How to connect GA4 to BigQuery

One of the crucial differences between Universal Analytics and Google Analytics 4 is the free native GA4 BigQuery integration that GA4 has. 

This integration is a step forward for Google Analytics as a product. BigQuery allows you to work with the raw data and conduct any research with the data you are interested in. 

Of course, the core element of this is to connect them right. Therefore, I wrote this article to show you how to connect Google Analytics 4 with BigQuery and answer all relevant questions.

What’s BigQuery?

BigQuery is a cloud data warehouse created by Google.
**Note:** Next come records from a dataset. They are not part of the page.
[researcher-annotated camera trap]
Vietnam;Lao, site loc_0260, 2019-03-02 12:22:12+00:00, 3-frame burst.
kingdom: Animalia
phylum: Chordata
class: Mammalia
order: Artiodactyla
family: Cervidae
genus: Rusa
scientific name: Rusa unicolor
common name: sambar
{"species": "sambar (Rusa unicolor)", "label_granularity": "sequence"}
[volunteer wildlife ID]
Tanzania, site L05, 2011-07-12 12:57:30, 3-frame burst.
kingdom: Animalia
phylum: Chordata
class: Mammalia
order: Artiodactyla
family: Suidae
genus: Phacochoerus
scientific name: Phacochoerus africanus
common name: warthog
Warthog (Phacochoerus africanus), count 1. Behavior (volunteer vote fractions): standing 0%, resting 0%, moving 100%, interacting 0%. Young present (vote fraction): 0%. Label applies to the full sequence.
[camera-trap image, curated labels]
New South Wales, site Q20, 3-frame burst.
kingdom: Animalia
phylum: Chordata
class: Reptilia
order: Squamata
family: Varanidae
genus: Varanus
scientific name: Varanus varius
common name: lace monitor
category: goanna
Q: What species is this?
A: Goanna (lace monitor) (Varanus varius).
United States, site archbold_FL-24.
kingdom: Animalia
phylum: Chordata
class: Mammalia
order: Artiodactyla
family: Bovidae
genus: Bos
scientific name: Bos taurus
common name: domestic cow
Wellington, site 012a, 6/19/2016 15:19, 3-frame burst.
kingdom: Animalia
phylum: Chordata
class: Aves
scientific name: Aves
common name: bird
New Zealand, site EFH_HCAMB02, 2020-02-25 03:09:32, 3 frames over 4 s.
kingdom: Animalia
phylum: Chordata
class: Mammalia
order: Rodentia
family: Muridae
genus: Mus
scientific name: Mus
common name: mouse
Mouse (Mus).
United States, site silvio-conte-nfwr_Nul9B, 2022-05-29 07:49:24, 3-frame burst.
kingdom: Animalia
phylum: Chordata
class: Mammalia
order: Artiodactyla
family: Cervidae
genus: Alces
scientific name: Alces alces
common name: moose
In short, it’s a place where you can store your data in a tabular-like format and use SQL language to query it. You can write the data into BigQuery, and you can read this data. 

It's how your GA4 data will look in BigQuery after you connect Google Analytics 4 to BigQuery.
GA4 data in BigQuery. It’s what you get once you connect Google Analytics 4 to BigQuery.

You can also export your BigQuery data into Google Sheets or .CSV file and work with this as you would work with any data in Excel.

Why do you need to connect GA4 to BigQuery?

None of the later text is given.